# Exercise objective
Rewrite every line of the entries below as a single numbered list, skipping blank lines and leaving the pictures out.

Image region labeling entries
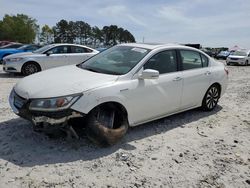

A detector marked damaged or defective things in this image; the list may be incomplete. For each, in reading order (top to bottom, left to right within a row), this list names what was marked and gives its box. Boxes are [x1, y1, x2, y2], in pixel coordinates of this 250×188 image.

bent hood [13, 65, 119, 98]
damaged front end [9, 89, 85, 138]
broken headlight [29, 94, 81, 111]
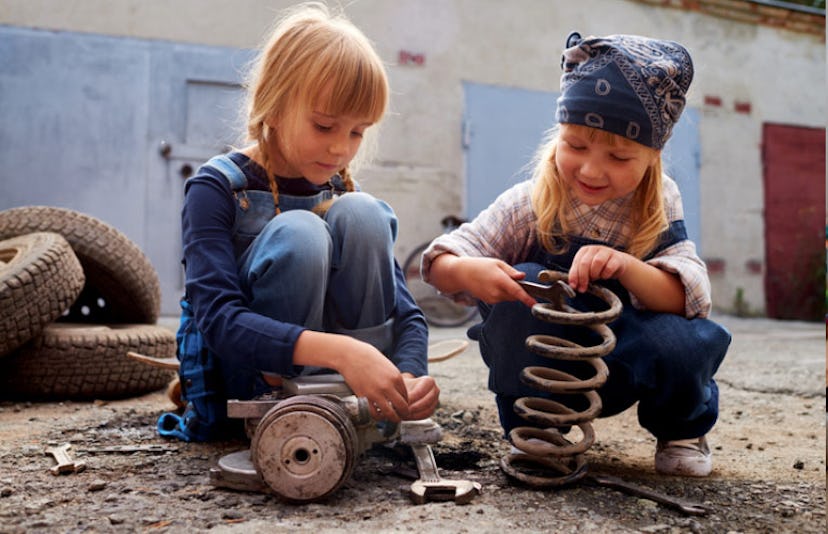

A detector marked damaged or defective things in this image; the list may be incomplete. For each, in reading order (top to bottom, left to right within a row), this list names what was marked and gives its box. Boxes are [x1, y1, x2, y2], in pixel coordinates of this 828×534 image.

rusty spring coil [498, 270, 620, 488]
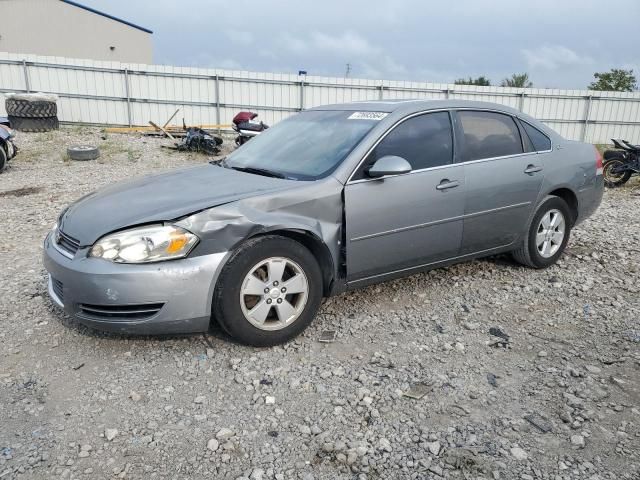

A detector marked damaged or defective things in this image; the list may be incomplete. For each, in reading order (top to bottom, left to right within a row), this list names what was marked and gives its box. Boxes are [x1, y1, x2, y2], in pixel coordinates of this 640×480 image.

wrecked motorcycle [0, 116, 18, 172]
wrecked motorcycle [232, 112, 268, 147]
wrecked motorcycle [604, 139, 636, 188]
dented front quarter panel [175, 176, 344, 278]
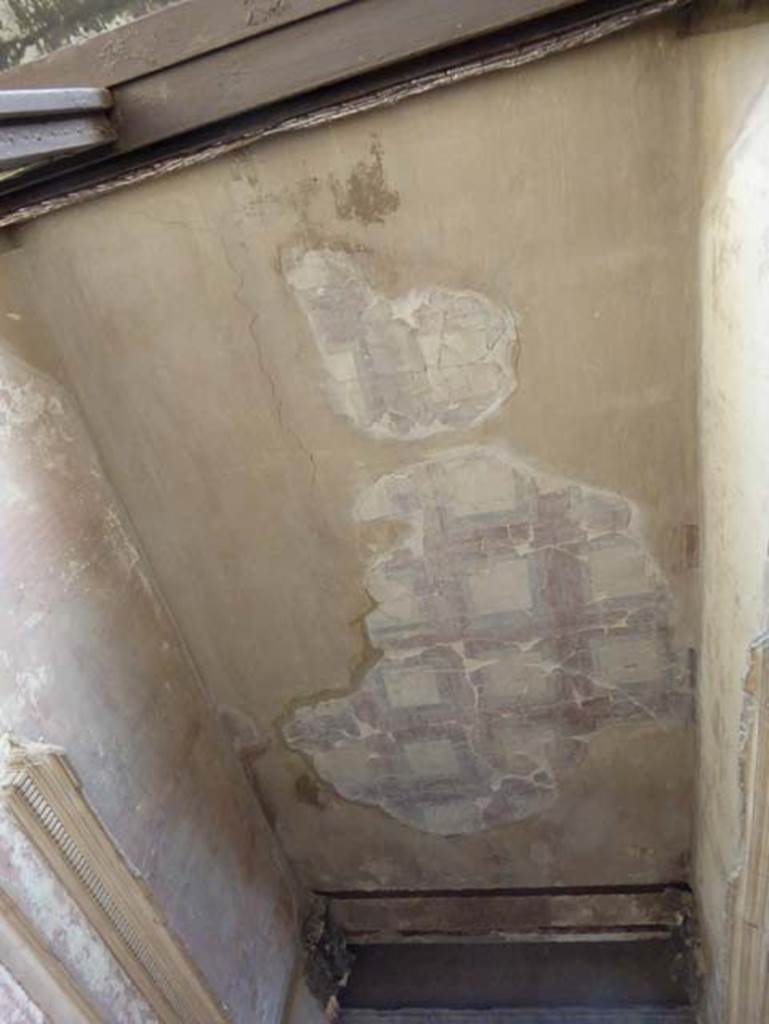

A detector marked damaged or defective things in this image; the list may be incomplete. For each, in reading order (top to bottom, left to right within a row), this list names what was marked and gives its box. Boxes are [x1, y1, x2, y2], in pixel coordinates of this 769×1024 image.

vertical crack in plaster [280, 249, 520, 442]
cracked plaster surface [282, 249, 518, 442]
cracked plaster surface [284, 446, 692, 831]
vertical crack in plaster [284, 448, 692, 831]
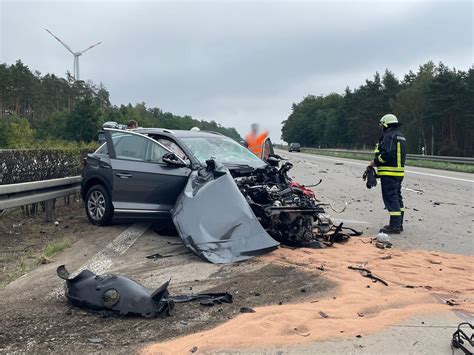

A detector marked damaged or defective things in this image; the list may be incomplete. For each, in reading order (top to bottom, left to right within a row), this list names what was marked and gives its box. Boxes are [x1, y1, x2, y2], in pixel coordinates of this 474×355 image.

wrecked gray suv [81, 126, 358, 262]
shattered windshield [181, 137, 264, 169]
torn car body panel [171, 161, 280, 264]
crumpled metal panel [172, 161, 280, 264]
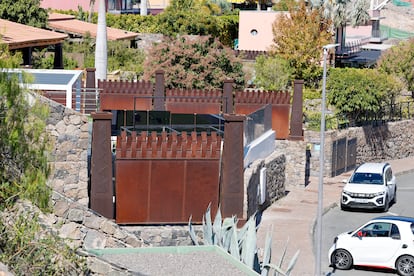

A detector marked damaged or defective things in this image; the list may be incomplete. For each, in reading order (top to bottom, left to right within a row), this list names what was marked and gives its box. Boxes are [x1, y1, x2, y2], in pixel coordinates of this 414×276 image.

rusted metal gate [115, 130, 222, 224]
rusted metal gate [332, 137, 358, 177]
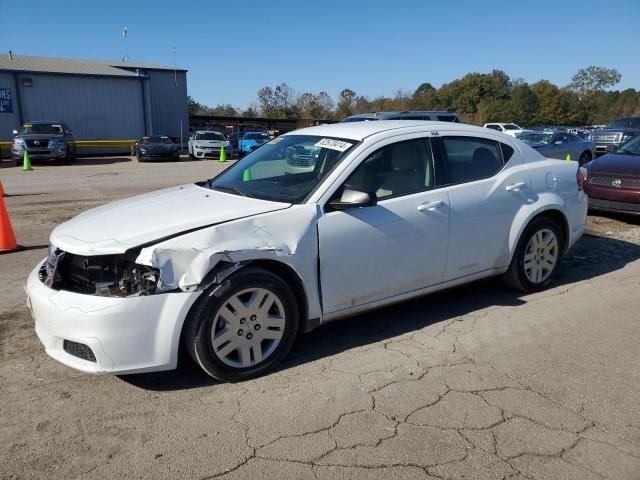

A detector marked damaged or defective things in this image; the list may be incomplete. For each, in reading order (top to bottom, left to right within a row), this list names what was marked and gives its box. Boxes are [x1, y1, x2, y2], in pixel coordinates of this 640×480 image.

front end damage [26, 202, 322, 376]
damaged white sedan [25, 121, 588, 382]
cracked asphalt [1, 157, 640, 476]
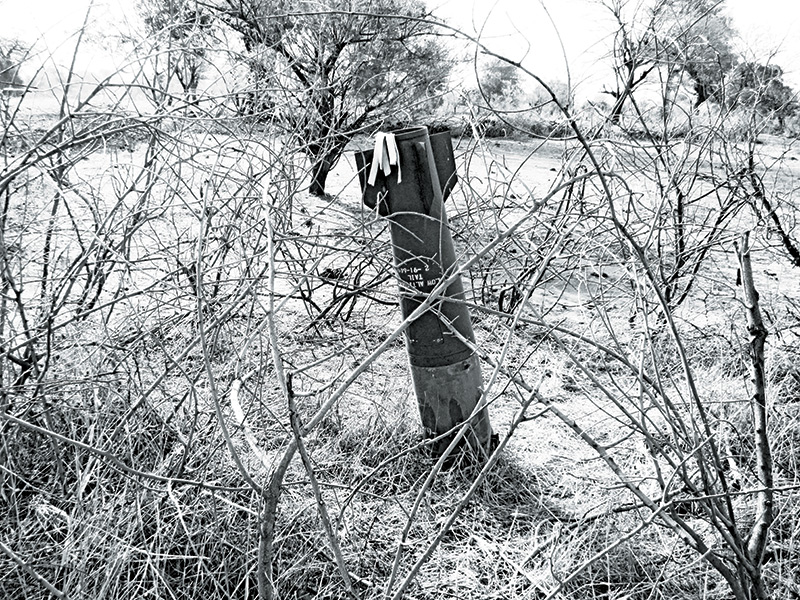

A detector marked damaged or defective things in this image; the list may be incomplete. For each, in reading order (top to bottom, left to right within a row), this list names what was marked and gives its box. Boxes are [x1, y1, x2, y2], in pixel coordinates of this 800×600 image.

rusted metal casing [356, 125, 494, 454]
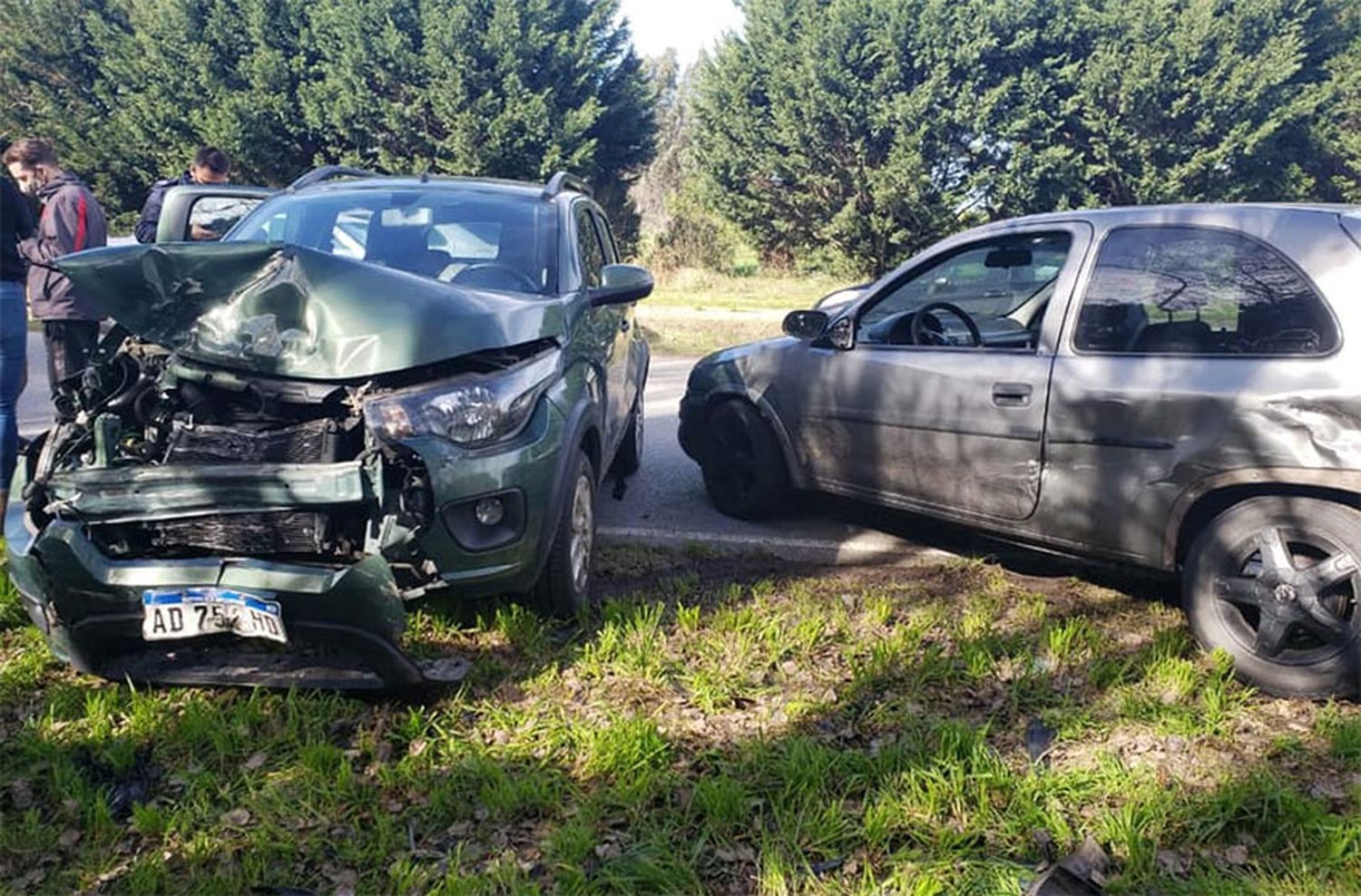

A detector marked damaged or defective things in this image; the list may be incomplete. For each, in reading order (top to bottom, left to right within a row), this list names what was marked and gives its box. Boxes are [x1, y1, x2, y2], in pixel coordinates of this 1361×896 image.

crumpled front hood [57, 241, 566, 377]
wrecked green suv [5, 170, 657, 686]
damaged silver hatchback [5, 168, 657, 689]
shattered headlight [365, 352, 563, 446]
damaged silver hatchback [686, 205, 1361, 700]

# Reply to the task
1. A detector marked damaged or defective things in this image; the list may be incomplete. For each, in reading order (top to bottom, left to right within a row), this list names what was marked and gives its box. Boxes are [x1, y1, x2, y2], in pixel coordinates of this 250×188 image.
2. bent hood [13, 65, 119, 98]
3. damaged front end [9, 89, 85, 138]
4. broken headlight [29, 94, 81, 111]
5. A detector marked damaged or defective things in this image; the list may be incomplete. For each, in reading order (top to bottom, left to right within a row), this list names what was marked and gives its box. Boxes are [x1, y1, x2, y2], in pixel coordinates of this 828×534 image.
6. rusty spring coil [498, 270, 620, 488]
7. A detector marked damaged or defective things in this image; the list may be incomplete. For each, in reading order (top to bottom, left to right within a row), this list names what was marked and gives its box. Boxes are [x1, y1, x2, y2], in pixel coordinates of this 640×480 image.
8. wrecked motorcycle [0, 116, 18, 172]
9. wrecked motorcycle [232, 112, 268, 147]
10. wrecked motorcycle [604, 139, 636, 188]
11. dented front quarter panel [175, 176, 344, 278]
12. A detector marked damaged or defective things in this image; the list may be incomplete. For each, in reading order (top to bottom, left to right within a row), this list names what was marked and gives its box. Boxes are [x1, y1, x2, y2], in pixel coordinates of this 769×1024 image.
13. vertical crack in plaster [280, 249, 520, 442]
14. cracked plaster surface [282, 249, 518, 442]
15. cracked plaster surface [284, 446, 692, 831]
16. vertical crack in plaster [284, 448, 692, 831]
17. A detector marked damaged or defective things in this image; the list may be incomplete. For each, in reading order (top to bottom, left to right within a row), this list names what was marked and gives its box. Boxes are [x1, y1, x2, y2], in pixel coordinates of this 474×355 image.
18. wrecked gray suv [81, 126, 358, 262]
19. shattered windshield [181, 137, 264, 169]
20. torn car body panel [171, 161, 280, 264]
21. crumpled metal panel [172, 161, 280, 264]
22. A detector marked damaged or defective things in this image; the list may be incomplete. For each, in reading order (top to bottom, left to right within a row), this list names what was marked and gives its box. Boxes are [x1, y1, x2, y2], in pixel coordinates of this 414×276 image.
23. rusted metal gate [115, 130, 222, 224]
24. rusted metal gate [332, 137, 358, 177]
25. A detector marked damaged or defective things in this image; the list may be incomplete. For each, in reading order (top to bottom, left to right within a row), this list names what was marked and gives its box. Boxes are [x1, y1, x2, y2], in pixel coordinates of this 640×480 image.
26. front end damage [26, 202, 322, 376]
27. damaged white sedan [25, 121, 588, 382]
28. cracked asphalt [1, 157, 640, 476]
29. A detector marked damaged or defective things in this image; the list may be incomplete. For each, in reading order (top to bottom, left to right within a row), this list names what was marked and gives its box. Boxes are [x1, y1, x2, y2], in pixel coordinates of this 800×600 image.
30. rusted metal casing [356, 125, 494, 454]
31. A detector marked damaged or defective things in this image; the list may be incomplete. For each, in reading order (top to bottom, left to right within a row), this list names what was marked and gives its box. Boxes are [x1, y1, x2, y2], in pixel coordinates of this 1361×896 image.
32. crumpled front hood [57, 241, 566, 377]
33. wrecked green suv [5, 170, 657, 686]
34. damaged silver hatchback [5, 168, 657, 689]
35. shattered headlight [365, 352, 563, 446]
36. damaged silver hatchback [686, 205, 1361, 700]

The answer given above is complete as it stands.